Corollairement est remis en cause le principe d’éducabilité, qui veut que tout enfant soit éducable. Ce principe implique précisément qu’il ait le droit à l’éducation, et que tous aient le droit à une même éducation. Cela signifie qu’on cherche à l’école et par l’école à réduire les différences sociales. C’est cela qui est remis en cause par la suppression de la carte scolaire. L’école à deux ou plusieurs vitesses n’est certes pas nouvelle ; mais c’est la première fois depuis Jules Ferry qu’elle est institutionnalisée, et sous la pire forme : celle d’un apartheid social ; et c’est surtout la première fois qu’elle est idéologiquement
légitimée par le pouvoir en place.

“Faut-il supprimer les feux rouges parce que certains les grillent ?”

Enfin, cette entreprise de tri social se double d’une triple arnaque.
D’abord, lorsque les journalistes du Monde demandent à Darcos, à propos des motifs de dérogations de la phase d’assouplissement de la rentrée 2007 : “Et si c’est seulement pour rejoindre un “meilleur” établissement ? ”, Darcos précise : “Ce motif ne pourra pas être retenu tout de suite. Même si je le trouve tout à fait recevable.” (01/06/07). Ce qui suppose que, au lieu de chercher à réduire les écarts, on entérine définitivement l’existence d’établissements “meilleurs” et donc d’autres “moins bons”.

Ensuite, Darcos prétend vouloir “encourager la mixité” : “à terme chaque établissement devra contribuer à la mixité. Je ne veux pas employer le mot de quota parce qu’il est horrible, mais nous allons essayer d’encourager la mixité géographique et sociale au niveau de chaque établissement ” (Le Monde, 01/06/07). Mais il se garde bien de préciser comment : on peut supposer que chaque établissement se verra contraint d’accepter quelques élèves “méritants” venus de quartiers jugés “difficiles”. Mais une chose est sûre : ces élèves-alibis seront forcément en petit nombre. Imposer une véritable mixité reviendrait à recréer une carte scolaire encore plus autoritaire !
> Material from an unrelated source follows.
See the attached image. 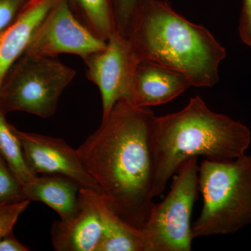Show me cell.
Masks as SVG:
<instances>
[{"mask_svg": "<svg viewBox=\"0 0 251 251\" xmlns=\"http://www.w3.org/2000/svg\"><path fill=\"white\" fill-rule=\"evenodd\" d=\"M21 141L28 166L36 175H60L80 185L81 188L100 193L81 161L77 150L64 140L21 131L14 126Z\"/></svg>", "mask_w": 251, "mask_h": 251, "instance_id": "9c48e42d", "label": "cell"}, {"mask_svg": "<svg viewBox=\"0 0 251 251\" xmlns=\"http://www.w3.org/2000/svg\"><path fill=\"white\" fill-rule=\"evenodd\" d=\"M239 33L242 42L251 48V0H243Z\"/></svg>", "mask_w": 251, "mask_h": 251, "instance_id": "44dd1931", "label": "cell"}, {"mask_svg": "<svg viewBox=\"0 0 251 251\" xmlns=\"http://www.w3.org/2000/svg\"><path fill=\"white\" fill-rule=\"evenodd\" d=\"M80 185L60 175H42L23 186L25 199L44 203L58 214L61 221H69L80 209Z\"/></svg>", "mask_w": 251, "mask_h": 251, "instance_id": "4fadbf2b", "label": "cell"}, {"mask_svg": "<svg viewBox=\"0 0 251 251\" xmlns=\"http://www.w3.org/2000/svg\"><path fill=\"white\" fill-rule=\"evenodd\" d=\"M0 154L23 186L38 175L28 166L22 145L15 133L14 126L6 121V114L0 108Z\"/></svg>", "mask_w": 251, "mask_h": 251, "instance_id": "2e32d148", "label": "cell"}, {"mask_svg": "<svg viewBox=\"0 0 251 251\" xmlns=\"http://www.w3.org/2000/svg\"><path fill=\"white\" fill-rule=\"evenodd\" d=\"M192 87L181 73L141 61L135 70L128 103L141 108L169 103Z\"/></svg>", "mask_w": 251, "mask_h": 251, "instance_id": "8fae6325", "label": "cell"}, {"mask_svg": "<svg viewBox=\"0 0 251 251\" xmlns=\"http://www.w3.org/2000/svg\"><path fill=\"white\" fill-rule=\"evenodd\" d=\"M75 75L74 69L54 57L23 54L0 84V108L6 115L21 111L49 118Z\"/></svg>", "mask_w": 251, "mask_h": 251, "instance_id": "5b68a950", "label": "cell"}, {"mask_svg": "<svg viewBox=\"0 0 251 251\" xmlns=\"http://www.w3.org/2000/svg\"><path fill=\"white\" fill-rule=\"evenodd\" d=\"M101 221V239L97 251H143L141 229L127 222L108 205L103 195L90 189Z\"/></svg>", "mask_w": 251, "mask_h": 251, "instance_id": "5bb4252c", "label": "cell"}, {"mask_svg": "<svg viewBox=\"0 0 251 251\" xmlns=\"http://www.w3.org/2000/svg\"><path fill=\"white\" fill-rule=\"evenodd\" d=\"M155 118L148 108L119 100L77 149L108 205L140 229L154 204Z\"/></svg>", "mask_w": 251, "mask_h": 251, "instance_id": "6da1fadb", "label": "cell"}, {"mask_svg": "<svg viewBox=\"0 0 251 251\" xmlns=\"http://www.w3.org/2000/svg\"><path fill=\"white\" fill-rule=\"evenodd\" d=\"M30 201L24 200L14 203L9 209L0 212V239L12 234L18 218L29 206Z\"/></svg>", "mask_w": 251, "mask_h": 251, "instance_id": "d6986e66", "label": "cell"}, {"mask_svg": "<svg viewBox=\"0 0 251 251\" xmlns=\"http://www.w3.org/2000/svg\"><path fill=\"white\" fill-rule=\"evenodd\" d=\"M198 157L188 158L174 175L171 191L154 203L141 229L143 251H190L191 216L199 192Z\"/></svg>", "mask_w": 251, "mask_h": 251, "instance_id": "8992f818", "label": "cell"}, {"mask_svg": "<svg viewBox=\"0 0 251 251\" xmlns=\"http://www.w3.org/2000/svg\"><path fill=\"white\" fill-rule=\"evenodd\" d=\"M153 143L155 198L188 158L227 161L247 154L251 131L242 122L212 111L197 95L179 111L156 116Z\"/></svg>", "mask_w": 251, "mask_h": 251, "instance_id": "3957f363", "label": "cell"}, {"mask_svg": "<svg viewBox=\"0 0 251 251\" xmlns=\"http://www.w3.org/2000/svg\"><path fill=\"white\" fill-rule=\"evenodd\" d=\"M127 37L141 61L185 75L192 87H211L219 81L226 50L206 27L178 14L165 0H145Z\"/></svg>", "mask_w": 251, "mask_h": 251, "instance_id": "7a4b0ae2", "label": "cell"}, {"mask_svg": "<svg viewBox=\"0 0 251 251\" xmlns=\"http://www.w3.org/2000/svg\"><path fill=\"white\" fill-rule=\"evenodd\" d=\"M202 211L193 238L234 234L251 224V156L227 161L203 159L198 168Z\"/></svg>", "mask_w": 251, "mask_h": 251, "instance_id": "277c9868", "label": "cell"}, {"mask_svg": "<svg viewBox=\"0 0 251 251\" xmlns=\"http://www.w3.org/2000/svg\"><path fill=\"white\" fill-rule=\"evenodd\" d=\"M56 0H28L9 25L0 31V84L25 52L36 29Z\"/></svg>", "mask_w": 251, "mask_h": 251, "instance_id": "7c38bea8", "label": "cell"}, {"mask_svg": "<svg viewBox=\"0 0 251 251\" xmlns=\"http://www.w3.org/2000/svg\"><path fill=\"white\" fill-rule=\"evenodd\" d=\"M30 249L29 248L18 241L13 234L0 239V251H28Z\"/></svg>", "mask_w": 251, "mask_h": 251, "instance_id": "7402d4cb", "label": "cell"}, {"mask_svg": "<svg viewBox=\"0 0 251 251\" xmlns=\"http://www.w3.org/2000/svg\"><path fill=\"white\" fill-rule=\"evenodd\" d=\"M13 204H0V212L9 209Z\"/></svg>", "mask_w": 251, "mask_h": 251, "instance_id": "603a6c76", "label": "cell"}, {"mask_svg": "<svg viewBox=\"0 0 251 251\" xmlns=\"http://www.w3.org/2000/svg\"><path fill=\"white\" fill-rule=\"evenodd\" d=\"M80 201V209L76 216L52 224L51 239L54 251H97L103 229L90 189L81 188Z\"/></svg>", "mask_w": 251, "mask_h": 251, "instance_id": "30bf717a", "label": "cell"}, {"mask_svg": "<svg viewBox=\"0 0 251 251\" xmlns=\"http://www.w3.org/2000/svg\"><path fill=\"white\" fill-rule=\"evenodd\" d=\"M24 200L23 185L0 154V204H14Z\"/></svg>", "mask_w": 251, "mask_h": 251, "instance_id": "e0dca14e", "label": "cell"}, {"mask_svg": "<svg viewBox=\"0 0 251 251\" xmlns=\"http://www.w3.org/2000/svg\"><path fill=\"white\" fill-rule=\"evenodd\" d=\"M77 19L94 35L107 41L116 30L111 0H69Z\"/></svg>", "mask_w": 251, "mask_h": 251, "instance_id": "9a60e30c", "label": "cell"}, {"mask_svg": "<svg viewBox=\"0 0 251 251\" xmlns=\"http://www.w3.org/2000/svg\"><path fill=\"white\" fill-rule=\"evenodd\" d=\"M106 44L77 19L69 0H56L24 54L46 57L72 54L84 59L105 49Z\"/></svg>", "mask_w": 251, "mask_h": 251, "instance_id": "ba28073f", "label": "cell"}, {"mask_svg": "<svg viewBox=\"0 0 251 251\" xmlns=\"http://www.w3.org/2000/svg\"><path fill=\"white\" fill-rule=\"evenodd\" d=\"M145 0H111L116 30L126 36L137 11Z\"/></svg>", "mask_w": 251, "mask_h": 251, "instance_id": "ac0fdd59", "label": "cell"}, {"mask_svg": "<svg viewBox=\"0 0 251 251\" xmlns=\"http://www.w3.org/2000/svg\"><path fill=\"white\" fill-rule=\"evenodd\" d=\"M28 0H0V31L12 22Z\"/></svg>", "mask_w": 251, "mask_h": 251, "instance_id": "ffe728a7", "label": "cell"}, {"mask_svg": "<svg viewBox=\"0 0 251 251\" xmlns=\"http://www.w3.org/2000/svg\"><path fill=\"white\" fill-rule=\"evenodd\" d=\"M106 47L84 59L89 80L98 87L102 100V120L120 100L128 102L135 70L141 62L131 41L117 30Z\"/></svg>", "mask_w": 251, "mask_h": 251, "instance_id": "52a82bcc", "label": "cell"}]
</instances>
Enfin, il est un aspect de la suppression de la carte scolaire qui ne peut pas passer inaperçu : c’est que, sous prétexte de donner aux familles le “libre choix” de leur établissement, on va en fait donner aux établissements le droit de choisir leurs élèves, à l’instar de ce qui se passe dans le privé (où, précisément, il n’y a pas de carte scolaire !). C’est la conséquence inévitable de la désectorisation. Et les établissements dont la réputation n’est pas bonne vont être l’objet d’une désaffection inévitable, ce qui motive les appréhensions des chefs d’établissement : comme le confie l’un d’eux à Libération du 28 mai à propos des “collèges ghettos”, “ Nos 10 % de bons élèves partiraient dans de meilleurs établissements, et nous resterions avec les moins bons, encore plus ghettoïsés” (28.05/07).

Et maintenant ?

La volonté de ne pas heurter de front une opinion pas encore totalement acquise et les difficultés techniques bien réelles de mise en œuvre de la désectorisation conduisent le gouvernement à faire preuve de prudence dans ses déclarations et de flou sur les mesures concrètes qu’il va prendre. Mais l’orientation, elle, est bien fixée, et Darcos martèle “En 2010 au plus tard, nous aurons vraiment donné la liberté de choix aux familles ”.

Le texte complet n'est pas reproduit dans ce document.